With an aim of positioning this product as a mass-market product, Goel is
talking of a paradigm shift in the PC buying pattern in this country. With no
players in market matching these price points, eSys is resilient about the
market size growth and is aiming to sell at least 10,000 PCs per month in the
JFM 2003 quarter.
Ranjan Chopra, CEO, Team Computers: This is such a welcome move. In fact, we
have been using PCs like these in my office and they are perfectly functional.
They are value for money propositions. It will definitely be a mass market
product. Linux is one of the robust operating systems and one can use it at home
also at ease. In fact, these days there are indigenous softwares office suits
which have low price points and they can be used easily on Linux OS. I feel
smaller assemblers should also sell these PCs. Government per me might do some
buying but major buying will be from the educational institutes and home segment.
Manoj Gupta, Director, Fortune Marketing: We have been associated with eSys
for a long time now and this product will be a success. Especially in a price
sensitive market like India this will be a hot product to be sold.
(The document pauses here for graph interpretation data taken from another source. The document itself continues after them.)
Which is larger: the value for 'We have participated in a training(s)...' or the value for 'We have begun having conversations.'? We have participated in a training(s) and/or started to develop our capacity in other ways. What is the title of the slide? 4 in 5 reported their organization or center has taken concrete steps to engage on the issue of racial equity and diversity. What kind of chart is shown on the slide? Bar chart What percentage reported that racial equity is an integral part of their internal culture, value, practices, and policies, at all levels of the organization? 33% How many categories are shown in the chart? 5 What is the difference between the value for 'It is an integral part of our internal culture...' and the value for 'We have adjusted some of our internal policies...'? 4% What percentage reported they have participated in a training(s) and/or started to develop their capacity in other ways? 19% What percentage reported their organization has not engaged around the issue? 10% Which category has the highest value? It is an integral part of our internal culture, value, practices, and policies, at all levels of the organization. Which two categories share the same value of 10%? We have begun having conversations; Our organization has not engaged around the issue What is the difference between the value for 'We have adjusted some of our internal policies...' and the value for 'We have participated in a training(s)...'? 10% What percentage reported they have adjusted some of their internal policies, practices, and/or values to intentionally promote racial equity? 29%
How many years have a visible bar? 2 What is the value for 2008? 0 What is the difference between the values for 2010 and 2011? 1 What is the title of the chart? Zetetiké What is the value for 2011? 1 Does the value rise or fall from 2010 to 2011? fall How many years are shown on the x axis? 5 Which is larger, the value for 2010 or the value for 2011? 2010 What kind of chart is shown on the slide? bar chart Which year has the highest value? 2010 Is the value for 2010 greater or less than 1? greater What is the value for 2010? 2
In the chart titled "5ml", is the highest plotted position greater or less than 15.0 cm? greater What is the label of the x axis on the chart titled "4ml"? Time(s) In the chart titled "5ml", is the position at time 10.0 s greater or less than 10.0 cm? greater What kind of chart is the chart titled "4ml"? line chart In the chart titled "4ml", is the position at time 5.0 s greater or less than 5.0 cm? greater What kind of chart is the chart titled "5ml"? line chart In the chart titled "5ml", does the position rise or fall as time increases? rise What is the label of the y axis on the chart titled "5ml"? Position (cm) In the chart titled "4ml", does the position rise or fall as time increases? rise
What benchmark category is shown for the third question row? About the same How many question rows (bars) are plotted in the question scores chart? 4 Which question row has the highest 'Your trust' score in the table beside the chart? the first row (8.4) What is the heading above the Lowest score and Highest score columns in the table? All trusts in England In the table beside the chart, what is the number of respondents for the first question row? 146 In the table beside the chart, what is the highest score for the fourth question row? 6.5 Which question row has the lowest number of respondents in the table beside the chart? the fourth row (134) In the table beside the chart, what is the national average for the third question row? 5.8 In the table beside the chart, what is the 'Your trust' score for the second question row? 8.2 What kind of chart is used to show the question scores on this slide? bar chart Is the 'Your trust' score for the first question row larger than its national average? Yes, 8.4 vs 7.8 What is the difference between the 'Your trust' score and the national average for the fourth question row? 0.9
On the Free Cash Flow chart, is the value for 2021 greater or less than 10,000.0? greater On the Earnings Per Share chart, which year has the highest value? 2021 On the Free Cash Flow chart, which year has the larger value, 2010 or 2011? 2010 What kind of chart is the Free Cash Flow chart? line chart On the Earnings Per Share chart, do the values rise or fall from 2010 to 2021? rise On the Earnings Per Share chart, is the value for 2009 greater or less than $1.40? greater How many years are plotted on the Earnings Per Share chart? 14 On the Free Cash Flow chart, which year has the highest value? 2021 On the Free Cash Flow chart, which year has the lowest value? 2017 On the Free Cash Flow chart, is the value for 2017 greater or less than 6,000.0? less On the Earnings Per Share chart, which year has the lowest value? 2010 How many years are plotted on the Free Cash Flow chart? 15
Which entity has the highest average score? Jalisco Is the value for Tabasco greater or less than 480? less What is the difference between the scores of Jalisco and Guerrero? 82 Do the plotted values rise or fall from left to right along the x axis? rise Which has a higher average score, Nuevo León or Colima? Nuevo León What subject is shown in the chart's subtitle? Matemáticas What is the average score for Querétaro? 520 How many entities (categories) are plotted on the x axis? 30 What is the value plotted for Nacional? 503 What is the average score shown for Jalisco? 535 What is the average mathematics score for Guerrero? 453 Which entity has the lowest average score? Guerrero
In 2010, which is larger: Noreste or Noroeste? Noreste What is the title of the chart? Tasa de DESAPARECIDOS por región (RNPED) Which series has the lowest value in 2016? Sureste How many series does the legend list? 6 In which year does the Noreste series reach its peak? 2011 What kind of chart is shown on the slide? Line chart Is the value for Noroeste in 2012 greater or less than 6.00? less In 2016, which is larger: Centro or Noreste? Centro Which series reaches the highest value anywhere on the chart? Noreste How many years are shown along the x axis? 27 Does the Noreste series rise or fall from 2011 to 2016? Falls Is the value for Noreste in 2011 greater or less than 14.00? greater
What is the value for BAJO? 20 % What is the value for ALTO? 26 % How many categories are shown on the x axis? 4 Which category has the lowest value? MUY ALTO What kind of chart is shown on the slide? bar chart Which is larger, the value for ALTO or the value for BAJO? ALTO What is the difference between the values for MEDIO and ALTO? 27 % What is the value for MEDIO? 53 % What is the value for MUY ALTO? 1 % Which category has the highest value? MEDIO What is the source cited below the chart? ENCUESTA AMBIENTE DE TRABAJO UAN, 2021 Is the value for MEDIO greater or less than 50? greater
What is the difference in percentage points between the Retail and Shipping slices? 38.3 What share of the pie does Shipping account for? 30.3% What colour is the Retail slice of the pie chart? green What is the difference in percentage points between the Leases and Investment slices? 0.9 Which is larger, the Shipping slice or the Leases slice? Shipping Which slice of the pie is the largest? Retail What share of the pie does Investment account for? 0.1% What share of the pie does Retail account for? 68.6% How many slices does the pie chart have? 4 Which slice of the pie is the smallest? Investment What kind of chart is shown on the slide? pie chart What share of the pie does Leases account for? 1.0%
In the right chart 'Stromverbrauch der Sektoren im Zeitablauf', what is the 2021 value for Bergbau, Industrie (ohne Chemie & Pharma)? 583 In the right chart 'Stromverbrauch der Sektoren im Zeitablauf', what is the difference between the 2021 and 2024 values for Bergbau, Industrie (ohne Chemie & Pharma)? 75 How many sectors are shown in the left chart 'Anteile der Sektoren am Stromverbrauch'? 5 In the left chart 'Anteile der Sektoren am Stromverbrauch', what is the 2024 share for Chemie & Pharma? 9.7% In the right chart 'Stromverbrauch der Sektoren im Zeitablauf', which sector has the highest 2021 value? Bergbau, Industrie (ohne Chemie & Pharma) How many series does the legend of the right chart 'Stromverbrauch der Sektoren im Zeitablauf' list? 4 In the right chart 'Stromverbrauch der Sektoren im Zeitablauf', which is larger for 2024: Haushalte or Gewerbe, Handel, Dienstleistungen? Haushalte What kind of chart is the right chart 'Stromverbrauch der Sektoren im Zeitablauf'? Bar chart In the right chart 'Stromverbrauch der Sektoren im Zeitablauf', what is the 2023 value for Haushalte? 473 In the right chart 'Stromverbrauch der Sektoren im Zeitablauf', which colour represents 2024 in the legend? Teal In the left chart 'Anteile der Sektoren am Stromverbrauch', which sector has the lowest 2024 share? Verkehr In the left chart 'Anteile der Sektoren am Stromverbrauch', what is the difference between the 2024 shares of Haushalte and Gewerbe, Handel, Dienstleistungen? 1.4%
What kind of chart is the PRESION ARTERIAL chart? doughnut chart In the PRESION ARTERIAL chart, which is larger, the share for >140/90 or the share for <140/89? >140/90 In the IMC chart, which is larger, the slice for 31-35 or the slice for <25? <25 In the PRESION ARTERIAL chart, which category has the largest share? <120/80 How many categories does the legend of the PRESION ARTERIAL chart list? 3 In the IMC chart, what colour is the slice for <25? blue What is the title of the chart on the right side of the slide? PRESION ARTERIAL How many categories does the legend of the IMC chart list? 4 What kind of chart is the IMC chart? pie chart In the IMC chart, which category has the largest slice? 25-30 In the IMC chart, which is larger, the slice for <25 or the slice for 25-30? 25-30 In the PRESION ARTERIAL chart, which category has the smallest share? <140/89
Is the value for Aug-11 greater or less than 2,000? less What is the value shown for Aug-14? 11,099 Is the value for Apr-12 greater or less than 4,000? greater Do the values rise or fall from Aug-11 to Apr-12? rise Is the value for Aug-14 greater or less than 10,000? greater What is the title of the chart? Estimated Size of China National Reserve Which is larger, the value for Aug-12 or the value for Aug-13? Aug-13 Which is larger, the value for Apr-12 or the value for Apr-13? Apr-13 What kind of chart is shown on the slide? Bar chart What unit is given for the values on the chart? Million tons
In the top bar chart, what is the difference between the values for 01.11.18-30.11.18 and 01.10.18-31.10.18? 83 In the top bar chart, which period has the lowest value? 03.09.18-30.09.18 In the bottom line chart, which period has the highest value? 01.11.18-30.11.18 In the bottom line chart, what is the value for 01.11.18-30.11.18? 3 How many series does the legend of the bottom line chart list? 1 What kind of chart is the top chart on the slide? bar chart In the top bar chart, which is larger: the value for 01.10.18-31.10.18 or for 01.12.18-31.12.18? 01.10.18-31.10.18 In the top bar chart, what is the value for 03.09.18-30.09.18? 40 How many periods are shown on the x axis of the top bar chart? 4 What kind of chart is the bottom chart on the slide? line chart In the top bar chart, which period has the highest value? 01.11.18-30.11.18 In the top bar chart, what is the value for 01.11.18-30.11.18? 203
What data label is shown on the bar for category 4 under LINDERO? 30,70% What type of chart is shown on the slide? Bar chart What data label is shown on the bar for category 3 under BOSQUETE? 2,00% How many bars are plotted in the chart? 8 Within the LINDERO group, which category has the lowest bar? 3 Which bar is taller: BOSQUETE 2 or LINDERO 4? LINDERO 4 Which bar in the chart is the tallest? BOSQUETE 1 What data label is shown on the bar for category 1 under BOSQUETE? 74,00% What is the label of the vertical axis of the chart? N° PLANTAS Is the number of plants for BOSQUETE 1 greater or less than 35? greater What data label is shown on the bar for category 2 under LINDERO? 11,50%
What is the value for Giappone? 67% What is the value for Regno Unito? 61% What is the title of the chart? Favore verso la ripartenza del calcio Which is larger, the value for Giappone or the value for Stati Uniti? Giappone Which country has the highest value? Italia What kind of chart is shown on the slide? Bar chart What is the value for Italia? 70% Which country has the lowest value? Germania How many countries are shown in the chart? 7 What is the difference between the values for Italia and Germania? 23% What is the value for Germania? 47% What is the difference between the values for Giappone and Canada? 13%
We would also
like to explore possibilities of selling this product if it picks up well
Gurjeet Singh, Head (Marketing), OA Compserve: Technically VIA is a good
product and such a configuration is surely possible. As a matter of fact various
assemblers have been offering these kinds of configurations but just that they
have not been able to make so much of noise about it. This can be one of the
best offerings in the PC market for the basic education segment. Home segment
will also get a leverage from this PC. It might not be able to pick up any share
in the conventional corporate or government but surely SOHO and home segment
will be big. I am very optimistic about this PC increasing the total market size
Saket Kapoor, MD, Computer Vision: This kind of product will be nothing but a
fad and it cannot survive. I feel that PC is an integrated product, which
requires personal support, which I doubt if eSys will be able to give. This
surely is a high-risk proposition for any system assembler or integrator. Linux
has not been accepted in the home segment. In fact, very few people would have
been able to work in a Linux operated environment.